In practice, existing modeling standards try to sit on two chairs at once, while simultaneously modeling types, sets and attributes.
So for modeling types in OOP "classes" are used. They are modeled by a set of attributes built into them. You can also specify the name of objects of this type. But nothing more is provided for describing the type in OOP.
To model attributes in OOP, attributes of these “classes” are created. If in OOP you need to model attributes common to several types of objects, you will have to create an empty “superclass”, the “heirs” of which will model these types of objects. It is clear that one cannot do without multiple heritage.
Suppose that in OOP you still need to model other properties of the type, for example, specify unique features of objects of this type. To do this, you can cheat. You can create a “class” whose objects are types, that is, create a “class” of types whose “instances” are object types. Thus, two objects simultaneously appear in the model, modeling one type: the “class” of objects and the associated “instance” of the “class” of types. At the same time, there are no regular mechanisms in OOP that would allow maintaining the integrity of this model. Now the integrity of the model will depend on the accuracy of the programmer.
If you need to simulate a lot, then OOP uses various methods: lists, collections, and so on. But this simulation is only the composition of the multitude. It is impossible to model the set itself using standard methods in OOP, as well as operations on sets. To create a set model, you will have to create a “class” of sets, the “instance” of which will model the set. Then the collection and this object associated with it will together model one object - a set. And again, the integrity of the model is in the hands of the programmer.

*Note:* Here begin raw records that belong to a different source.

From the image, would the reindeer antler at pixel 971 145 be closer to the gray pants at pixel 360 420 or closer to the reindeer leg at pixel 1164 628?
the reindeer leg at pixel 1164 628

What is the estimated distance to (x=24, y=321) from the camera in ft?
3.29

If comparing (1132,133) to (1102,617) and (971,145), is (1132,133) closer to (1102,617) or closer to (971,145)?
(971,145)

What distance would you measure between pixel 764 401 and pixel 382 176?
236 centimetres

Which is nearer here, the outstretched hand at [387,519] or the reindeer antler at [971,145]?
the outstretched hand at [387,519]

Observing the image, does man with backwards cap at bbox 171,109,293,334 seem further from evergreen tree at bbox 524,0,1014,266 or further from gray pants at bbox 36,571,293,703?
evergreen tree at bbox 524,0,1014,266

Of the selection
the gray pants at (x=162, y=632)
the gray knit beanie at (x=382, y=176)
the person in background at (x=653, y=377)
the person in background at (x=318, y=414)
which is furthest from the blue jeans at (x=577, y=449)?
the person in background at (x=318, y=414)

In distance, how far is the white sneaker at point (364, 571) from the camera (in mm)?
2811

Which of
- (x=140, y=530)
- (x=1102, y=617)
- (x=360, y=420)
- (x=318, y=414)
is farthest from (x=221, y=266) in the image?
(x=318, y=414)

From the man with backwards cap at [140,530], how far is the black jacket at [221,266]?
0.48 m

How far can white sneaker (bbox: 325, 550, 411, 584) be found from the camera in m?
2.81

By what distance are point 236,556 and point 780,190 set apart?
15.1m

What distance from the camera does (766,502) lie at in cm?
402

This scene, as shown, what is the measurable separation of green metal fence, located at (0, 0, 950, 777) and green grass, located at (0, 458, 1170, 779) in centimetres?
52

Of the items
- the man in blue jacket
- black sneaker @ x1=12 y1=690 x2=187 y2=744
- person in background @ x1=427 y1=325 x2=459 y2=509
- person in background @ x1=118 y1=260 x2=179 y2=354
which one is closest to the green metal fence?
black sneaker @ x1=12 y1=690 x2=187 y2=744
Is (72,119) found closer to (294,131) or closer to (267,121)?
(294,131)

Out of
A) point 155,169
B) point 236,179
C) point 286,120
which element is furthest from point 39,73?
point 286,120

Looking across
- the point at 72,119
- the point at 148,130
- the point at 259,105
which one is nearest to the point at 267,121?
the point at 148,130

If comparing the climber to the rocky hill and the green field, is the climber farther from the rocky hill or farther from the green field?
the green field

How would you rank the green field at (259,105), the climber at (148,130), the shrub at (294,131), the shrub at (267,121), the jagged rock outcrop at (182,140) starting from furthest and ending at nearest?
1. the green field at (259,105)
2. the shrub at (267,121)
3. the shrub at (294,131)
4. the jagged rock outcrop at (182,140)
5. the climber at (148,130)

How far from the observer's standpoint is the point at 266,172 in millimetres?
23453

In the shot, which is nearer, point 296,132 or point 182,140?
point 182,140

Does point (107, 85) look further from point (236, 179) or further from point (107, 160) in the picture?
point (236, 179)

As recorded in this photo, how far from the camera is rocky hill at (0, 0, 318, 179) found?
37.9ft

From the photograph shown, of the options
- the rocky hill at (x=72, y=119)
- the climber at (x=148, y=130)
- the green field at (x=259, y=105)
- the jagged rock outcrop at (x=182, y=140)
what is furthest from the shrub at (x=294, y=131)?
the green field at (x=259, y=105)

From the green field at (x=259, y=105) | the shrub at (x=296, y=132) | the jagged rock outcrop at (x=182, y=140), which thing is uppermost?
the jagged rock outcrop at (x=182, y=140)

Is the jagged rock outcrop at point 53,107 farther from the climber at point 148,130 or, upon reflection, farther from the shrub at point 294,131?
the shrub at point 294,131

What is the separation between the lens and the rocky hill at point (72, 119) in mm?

The confusion of types and objects
Programmers often think that object type modeling and object modeling are one and the same thing. For example, a class in OOP is for some reason stubbornly called an object, for example, a cup, and not a type of objects, and for some reason the object is stubbornly called an "instance of this cup," not a "cup." Because of this, standards are born with already inherent collisions in them.
Have you ever heard that a process can be modeled using a directed graph? Here is an example. You know that a directed graph may or may not have cycles. It is clear that when it comes to the sequence of operations, the graph modeling the sequence of operations cannot have cycles, since time always moves forward and cannot move backward. A graph that satisfies this requirement is called a network graph. But a model built in BPMN notation can contain loops. Therefore, it can be inferred that in BPMN notation, we are modeling not a sequence of operations, but something else. Personally, this seems obvious to me, but the programmers who understand this are few. Numerous examples of this can be found in discussions of my articles.
The confusion of types and sets
Another confusion arises from the fact that programmers often make no distinction between types of objects and sets of objects. For example, there is an opinion that a class in OOP is a model of a set. But alas, this is an object type model, but not a set model. Because of this confusion, when you need to simulate a lot of structural elements, consisting of objects and the connections between them, programmers pass. It is difficult for them to imagine how objects of different types can fall into one set.
These were examples of confusion widespread, but beyond the circle of programmers not going out. There are those that are much more widespread. In the following articles we will try to talk about them.